Community property assets and debts are divided equally unless you and your spouse agree to an unequal division, or unless there are more debts than assets. Keep in mind that if your spouse agrees to pay a community debt and fails to do so (or files for bankruptcy and discharges the debt), you may have to pay the creditor. If you and your spouse cannot agree on the division of your assets and debts, a judge will make the decision for you. Division of assets and debts can be complicated. You should seek legal advice before entering into any such agreement, and if you have already signed away your rights to certain property, consult an attorney to find out if you are bound by the agreement.

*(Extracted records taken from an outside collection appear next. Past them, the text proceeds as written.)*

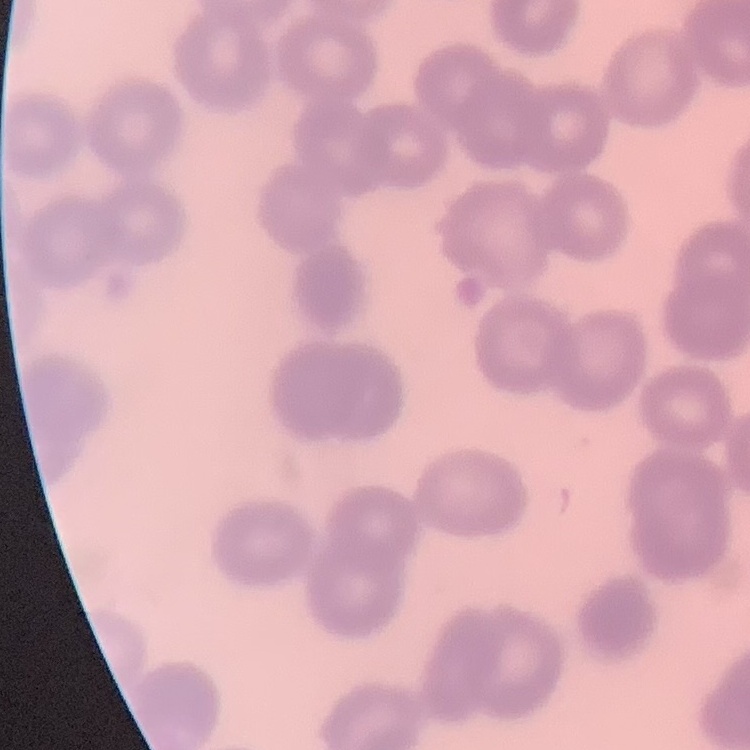

red_blood_cell_morphology: no rouleaux formation
stain: Field's or Giemsa
preparation: thin peripheral smear
image_type: square crop of a larger photomicrograph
Classify this cell by malaria status.
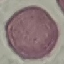

It is uninfected.

stain = Giemsa
capture = smartphone camera at the microscope eyepiece
image type = automatically extracted cell patch, resized to 64 × 64 pixels
preparation = thin blood film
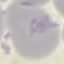
malaria_status: uninfected
capture: smartphone through the microscope eyepiece
preparation: thin smear
image_type: automatically extracted cell patch, resized to 64 × 64 pixels
stain: Giemsa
Point out each malaria parasite and each leukocyte.
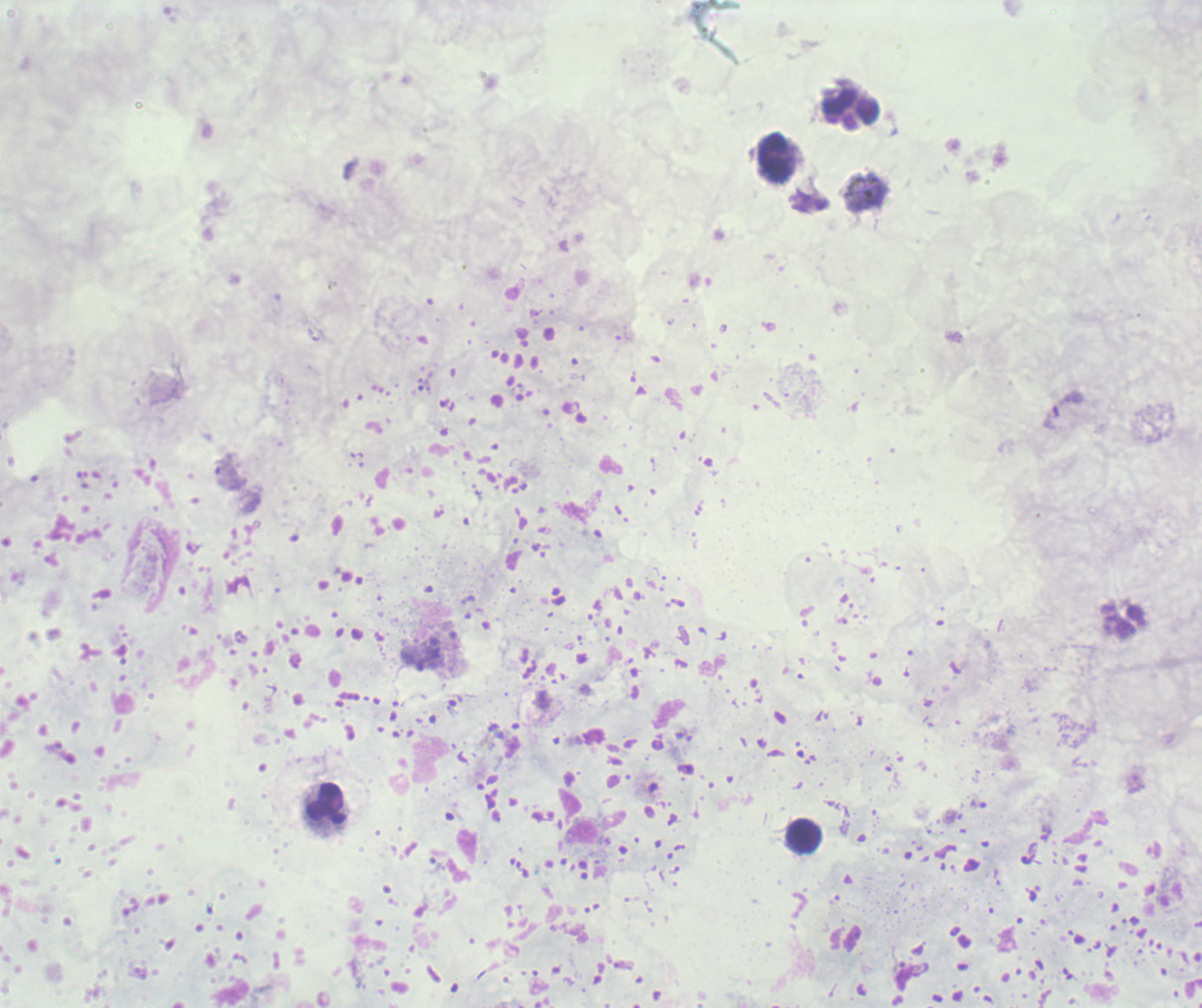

Separate property is property acquired before your marriage, including rents or profits received from these items; property received after the date of your separation with your separate property earnings; inheritances that were received either before or during the marriage; and gifts to you alone, not to you and your spouse. Separate property is not divided during dissolution. Problems with identifying separate property occur when separate property has been mixed or commingled with community property. (The community may acquire an interest in separate property over time.) However, you may be entitled to receive your separate property back even if it has been mixed. There are complex tracing requirements where property has been mixed. Debts incurred before your marriage or after your separation are considered your separate property debts as well.
The court will require you to file proof that you delivered to your spouse a disclosure of all of your community and separate property, and your income and expenses. Determining the character of property (community, separate, separate which the community has an interest in) can be complicated and mistakes can be costly. Obtain legal advice to make sure that your property is correctly characterized as community or separate.